**** KUTIPAN TEKS

Apabila banyak ahli melihat kehidupan masyarakat pedesaan di Jawa dipenuhi dengan nilai-nilai humaniora, maka pemandangan tersebut terbentuk bukan sepenuhnya karena sifat alami dari masyarakat agraris, namun juga merupakan hasil asimilasinya dengan pendidikan humaniora pesantren. Seperti diakui oleh Kuntowijoyo, bahwa melalui pola komunikasi kiai-santri, tradisi pesantren itu terpelihara hingga ke desa-desa. Hubungan antara pesantren dan pedesaan selalu terjaga karena sejumlah santri, yang pada umumnya berasal dari desa, selalu berhubungan dengan kiai sekalipun telah lama meninggalkan masa pendidikan formalnya di pesantren. Selain itu, hubungan pesantren dan nilai-nilai humanioranya itu dengan pedesaan juga terpelihara melalui ikatan persaudaraan tarekat. Hampir setiap pesantren di Jawa dicirikan dengan keterkaitannya dalam jalinan mata rantai tarekat. Bagi pesantren, tarekat yang kaya dengan nilai-nilai etik dan memiliki tingkat kedisiplinan yang keras merupakan pendidikan humaniora tersendiri yang efektif bagi para santri. Dari bentuk-bentuk hubungan antara guru (mursyid) dan murid (salik) yang bukan saja bersifat kemanusiaan, namun juga spiritual (ketuhanan) karena diikat oleh sebuah perjanjian setia (bai’at) menjadikan tarekat ini sebagai media komunikasi dan sarana dakwah yang sangat kuat dan efektif. Oleh karena itulah, nilai-nilai kemanusiaan pesantren yang sangat kuat diwarnai oleh akhlakul karimah dari gerakan tarekat ini dapat bersemayam di kalangan masyarakat pedesaan.
Kandungan nilai-nilai subkultur pesantren tersebut, menurut Dhofier, sejak awal merupakan kerangka sistem pendidikan Islam tradisional di Jawa, yang memperoleh perhatian besar dari para pengkaji Islam di Indonesia. Bahkan dalam perkembangan kontemporer, pesantren bukan saja menarik perhatian para islamisist namun juga indosianist. Hal terakhir ini disebabkan oleh kenyataan, bahwa tradisi pesantren itu sangat kompleks sehingga ia juga sering dilihat sebagai entitas politik yang sangat besar, karena para kiai sebagai pemimpinnya memiliki pengaruh dan kharisma yang kuat di masyarakat. Karena perkembangan kontemporer Islam di Indonesia yang cenderung diwarnai--sebagai akibat dari fenomena reformasi--oleh isu-isu politik itulah, sehingga jarang sekali orang yang melihat pesantren sebagai medium budaya dalam kehidupan masyarakat Jawa. Suatu fungsi pesantren yang untuk sekarang ini, menurut Abdurrahman, “diredupkan” oleh peranan politiknya.

********
**** DATA DITAMPILKAN

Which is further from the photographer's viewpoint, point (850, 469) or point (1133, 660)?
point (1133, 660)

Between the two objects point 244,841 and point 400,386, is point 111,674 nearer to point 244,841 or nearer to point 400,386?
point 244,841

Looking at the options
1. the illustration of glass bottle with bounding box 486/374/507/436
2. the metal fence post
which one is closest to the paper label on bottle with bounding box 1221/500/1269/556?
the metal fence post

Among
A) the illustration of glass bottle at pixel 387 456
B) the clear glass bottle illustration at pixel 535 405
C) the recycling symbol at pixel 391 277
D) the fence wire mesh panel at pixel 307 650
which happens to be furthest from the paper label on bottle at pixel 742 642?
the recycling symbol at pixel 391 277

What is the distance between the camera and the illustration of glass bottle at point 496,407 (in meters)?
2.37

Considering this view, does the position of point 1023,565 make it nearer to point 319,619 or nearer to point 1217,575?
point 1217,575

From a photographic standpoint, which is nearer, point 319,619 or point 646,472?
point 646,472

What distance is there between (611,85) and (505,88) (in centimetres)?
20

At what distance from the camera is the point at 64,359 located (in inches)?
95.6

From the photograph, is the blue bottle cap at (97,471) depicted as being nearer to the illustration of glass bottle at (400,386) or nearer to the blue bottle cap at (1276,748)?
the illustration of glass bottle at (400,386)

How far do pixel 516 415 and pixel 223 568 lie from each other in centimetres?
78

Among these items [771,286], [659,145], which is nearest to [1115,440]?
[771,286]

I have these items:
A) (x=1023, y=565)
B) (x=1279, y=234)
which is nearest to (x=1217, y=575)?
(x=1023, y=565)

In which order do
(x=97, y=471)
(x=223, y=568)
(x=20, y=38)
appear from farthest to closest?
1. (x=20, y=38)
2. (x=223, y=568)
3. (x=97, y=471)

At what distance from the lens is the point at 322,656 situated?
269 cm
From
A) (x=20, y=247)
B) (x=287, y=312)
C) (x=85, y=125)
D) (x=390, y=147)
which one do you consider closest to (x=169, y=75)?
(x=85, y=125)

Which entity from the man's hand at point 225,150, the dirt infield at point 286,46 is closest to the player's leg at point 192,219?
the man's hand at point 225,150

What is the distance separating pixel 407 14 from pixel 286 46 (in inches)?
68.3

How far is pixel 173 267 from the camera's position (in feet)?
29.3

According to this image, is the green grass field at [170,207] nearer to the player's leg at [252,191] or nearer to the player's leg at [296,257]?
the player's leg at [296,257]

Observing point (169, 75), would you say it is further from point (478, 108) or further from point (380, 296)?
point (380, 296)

********
**** DATA DITAMPILKAN

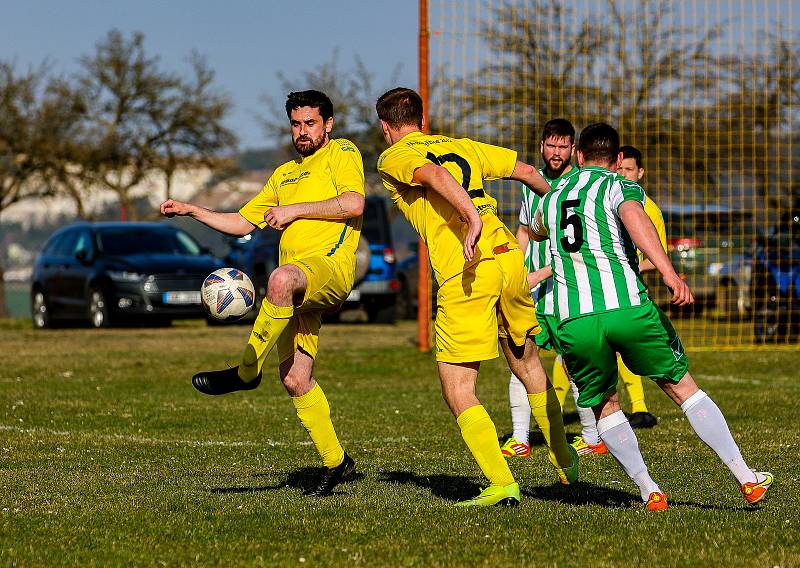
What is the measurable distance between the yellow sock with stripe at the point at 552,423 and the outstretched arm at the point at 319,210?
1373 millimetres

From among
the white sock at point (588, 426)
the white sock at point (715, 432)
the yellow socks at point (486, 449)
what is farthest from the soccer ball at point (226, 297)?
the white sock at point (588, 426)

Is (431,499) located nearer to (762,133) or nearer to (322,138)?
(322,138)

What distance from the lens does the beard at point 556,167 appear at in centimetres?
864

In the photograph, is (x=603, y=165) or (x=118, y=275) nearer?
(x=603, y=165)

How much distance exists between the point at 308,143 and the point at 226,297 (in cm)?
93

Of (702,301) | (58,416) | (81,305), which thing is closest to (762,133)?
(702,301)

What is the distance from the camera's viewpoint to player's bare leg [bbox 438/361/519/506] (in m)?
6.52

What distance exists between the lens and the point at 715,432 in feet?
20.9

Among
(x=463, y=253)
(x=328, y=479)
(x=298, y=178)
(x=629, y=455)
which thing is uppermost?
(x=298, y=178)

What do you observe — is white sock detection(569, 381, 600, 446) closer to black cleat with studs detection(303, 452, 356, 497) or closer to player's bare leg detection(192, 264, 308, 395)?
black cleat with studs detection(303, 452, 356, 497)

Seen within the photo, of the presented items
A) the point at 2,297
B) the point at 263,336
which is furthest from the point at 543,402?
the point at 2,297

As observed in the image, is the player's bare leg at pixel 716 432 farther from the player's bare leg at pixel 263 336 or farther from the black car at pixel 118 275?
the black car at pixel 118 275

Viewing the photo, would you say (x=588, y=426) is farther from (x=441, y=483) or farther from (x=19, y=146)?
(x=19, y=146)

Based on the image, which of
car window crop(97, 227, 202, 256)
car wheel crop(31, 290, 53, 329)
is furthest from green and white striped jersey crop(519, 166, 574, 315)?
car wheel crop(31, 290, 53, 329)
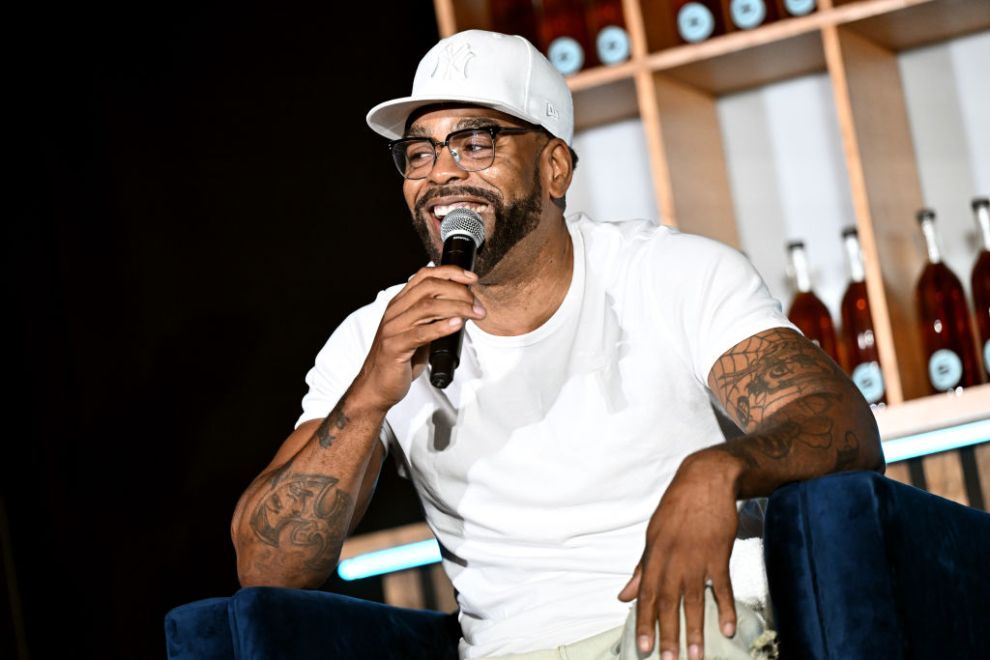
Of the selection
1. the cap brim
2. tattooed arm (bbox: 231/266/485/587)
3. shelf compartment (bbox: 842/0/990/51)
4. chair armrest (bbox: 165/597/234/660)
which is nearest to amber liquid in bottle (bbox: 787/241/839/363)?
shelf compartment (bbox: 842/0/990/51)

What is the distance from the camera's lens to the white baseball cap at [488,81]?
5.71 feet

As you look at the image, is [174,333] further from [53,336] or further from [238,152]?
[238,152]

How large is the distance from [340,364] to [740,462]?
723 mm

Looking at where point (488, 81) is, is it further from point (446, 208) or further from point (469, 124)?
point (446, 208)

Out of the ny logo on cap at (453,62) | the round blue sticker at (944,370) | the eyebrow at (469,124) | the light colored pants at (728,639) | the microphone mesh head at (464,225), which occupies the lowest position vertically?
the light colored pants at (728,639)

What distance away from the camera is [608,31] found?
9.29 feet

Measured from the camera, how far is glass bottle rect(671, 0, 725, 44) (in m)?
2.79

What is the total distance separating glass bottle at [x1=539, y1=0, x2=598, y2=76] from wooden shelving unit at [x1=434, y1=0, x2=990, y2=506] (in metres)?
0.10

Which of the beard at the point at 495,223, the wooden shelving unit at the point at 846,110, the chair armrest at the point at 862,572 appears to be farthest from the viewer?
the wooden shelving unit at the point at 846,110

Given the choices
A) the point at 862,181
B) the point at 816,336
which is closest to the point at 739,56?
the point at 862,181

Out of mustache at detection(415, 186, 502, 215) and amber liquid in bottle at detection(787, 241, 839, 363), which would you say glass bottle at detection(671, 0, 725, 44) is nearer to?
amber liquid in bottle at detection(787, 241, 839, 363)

********
**** DATA DITAMPILKAN

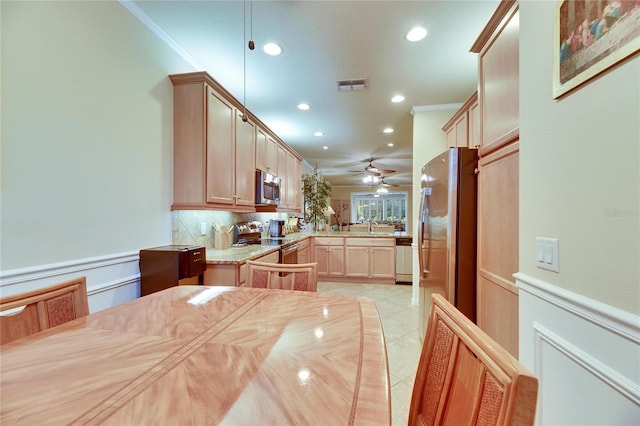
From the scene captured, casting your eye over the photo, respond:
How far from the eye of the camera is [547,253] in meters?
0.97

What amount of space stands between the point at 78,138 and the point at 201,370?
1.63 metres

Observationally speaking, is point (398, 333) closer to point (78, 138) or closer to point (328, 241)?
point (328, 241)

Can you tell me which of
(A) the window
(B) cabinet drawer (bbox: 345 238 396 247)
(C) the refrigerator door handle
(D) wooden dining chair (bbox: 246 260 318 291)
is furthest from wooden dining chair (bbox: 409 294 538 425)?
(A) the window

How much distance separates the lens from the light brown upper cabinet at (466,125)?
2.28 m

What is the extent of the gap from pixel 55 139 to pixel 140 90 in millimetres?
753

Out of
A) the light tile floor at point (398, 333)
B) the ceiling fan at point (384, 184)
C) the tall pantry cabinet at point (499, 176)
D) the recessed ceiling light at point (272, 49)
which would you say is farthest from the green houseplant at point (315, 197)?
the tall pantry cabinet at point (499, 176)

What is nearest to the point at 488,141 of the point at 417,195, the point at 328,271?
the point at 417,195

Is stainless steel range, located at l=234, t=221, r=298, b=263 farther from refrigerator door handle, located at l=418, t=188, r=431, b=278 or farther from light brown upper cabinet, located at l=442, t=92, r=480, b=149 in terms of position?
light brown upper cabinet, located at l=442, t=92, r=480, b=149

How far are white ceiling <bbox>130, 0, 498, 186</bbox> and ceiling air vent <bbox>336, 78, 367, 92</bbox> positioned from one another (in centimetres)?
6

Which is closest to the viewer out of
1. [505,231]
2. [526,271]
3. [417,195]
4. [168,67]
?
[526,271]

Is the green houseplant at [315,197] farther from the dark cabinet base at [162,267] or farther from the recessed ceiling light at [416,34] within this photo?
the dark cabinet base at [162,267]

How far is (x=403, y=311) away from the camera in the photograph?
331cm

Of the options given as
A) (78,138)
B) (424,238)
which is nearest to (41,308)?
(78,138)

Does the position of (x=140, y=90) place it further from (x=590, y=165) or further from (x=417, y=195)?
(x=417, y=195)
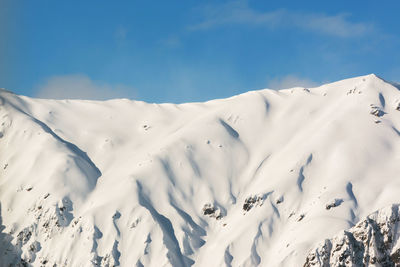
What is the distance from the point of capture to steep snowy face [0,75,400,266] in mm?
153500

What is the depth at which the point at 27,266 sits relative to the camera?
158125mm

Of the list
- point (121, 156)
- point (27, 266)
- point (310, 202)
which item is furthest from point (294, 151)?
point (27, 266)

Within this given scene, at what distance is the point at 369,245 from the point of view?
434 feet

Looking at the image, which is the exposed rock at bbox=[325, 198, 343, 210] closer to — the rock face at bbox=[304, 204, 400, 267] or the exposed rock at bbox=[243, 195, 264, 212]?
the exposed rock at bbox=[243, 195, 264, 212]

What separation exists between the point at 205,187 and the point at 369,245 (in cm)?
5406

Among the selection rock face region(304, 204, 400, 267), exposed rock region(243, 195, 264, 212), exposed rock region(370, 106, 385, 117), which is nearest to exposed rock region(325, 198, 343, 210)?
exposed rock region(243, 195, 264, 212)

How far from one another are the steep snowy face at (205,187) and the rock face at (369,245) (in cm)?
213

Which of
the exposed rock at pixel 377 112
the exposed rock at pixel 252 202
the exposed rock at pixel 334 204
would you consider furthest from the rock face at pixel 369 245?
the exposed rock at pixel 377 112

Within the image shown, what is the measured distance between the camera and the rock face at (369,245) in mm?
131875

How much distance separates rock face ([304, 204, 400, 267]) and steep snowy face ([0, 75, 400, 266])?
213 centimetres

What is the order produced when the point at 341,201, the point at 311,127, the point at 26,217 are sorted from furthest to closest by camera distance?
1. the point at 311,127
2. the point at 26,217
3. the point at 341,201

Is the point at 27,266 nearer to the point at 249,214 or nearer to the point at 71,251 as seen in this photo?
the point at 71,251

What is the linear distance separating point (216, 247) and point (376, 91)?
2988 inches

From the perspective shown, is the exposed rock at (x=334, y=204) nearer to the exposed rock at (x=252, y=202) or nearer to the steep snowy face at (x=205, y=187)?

********

◆ **TUGAS ANDA**
Jawablah pertanyaan berikut berdasarkan teks tentang pesantren di atas.
(a) Siapa yang disebut mengakui bahwa tradisi pesantren terpelihara hingga ke desa-desa melalui pola komunikasi kiai-santri?
(b) Apa istilah untuk perjanjian setia yang mengikat hubungan antara mursyid dan salik?
(c) Menurut Abdurrahman, apa yang "meredupkan" fungsi pesantren sebagai medium budaya?

◆ **HASIL PENGERJAAN**
(a) Kuntowijoyo.
(b) Bai’at.
(c) Peranan politik pesantren.